What you will do.
All of the data should be restated word for word, with the pictures omitted.

Extracted data.

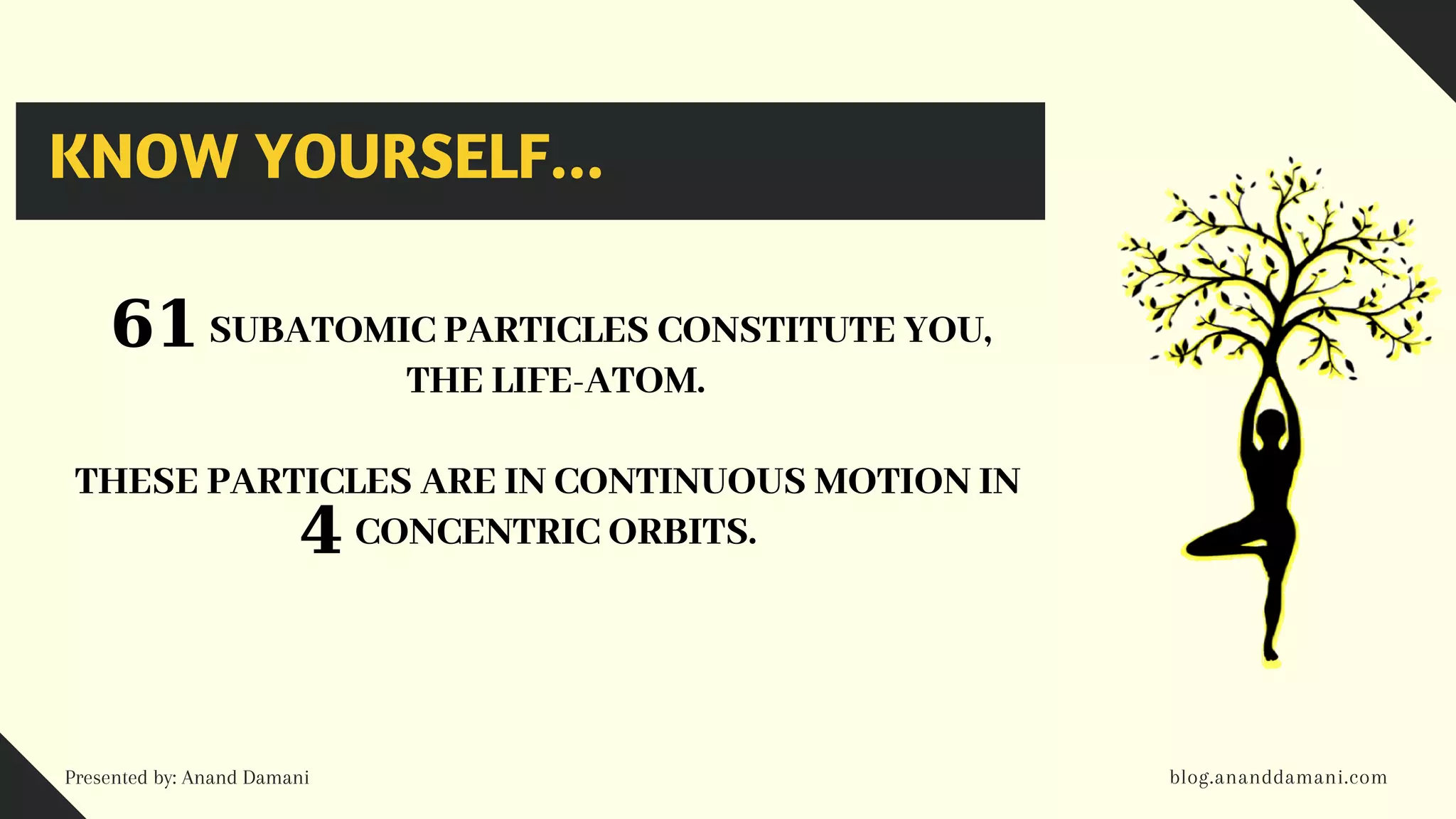 KNOW YOURSELF...

61 SUBATOMIC PARTICLES CONSTITUTE YOU, THE LIFE-ATOM.

THESE PARTICLES ARE IN CONTINUOUS MOTION IN 4 CONCENTRIC ORBITS.

Presented by: Anand Damani

blog.ananddamani.com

Answer space.
 KNOW YOURSELF...

61 SUBATOMIC PARTICLES CONSTITUTE YOU, THE LIFE-ATOM.

THESE PARTICLES ARE IN CONTINUOUS MOTION IN 4 CONCENTRIC ORBITS.

Presented by: Anand Damani

blog.ananddamani.com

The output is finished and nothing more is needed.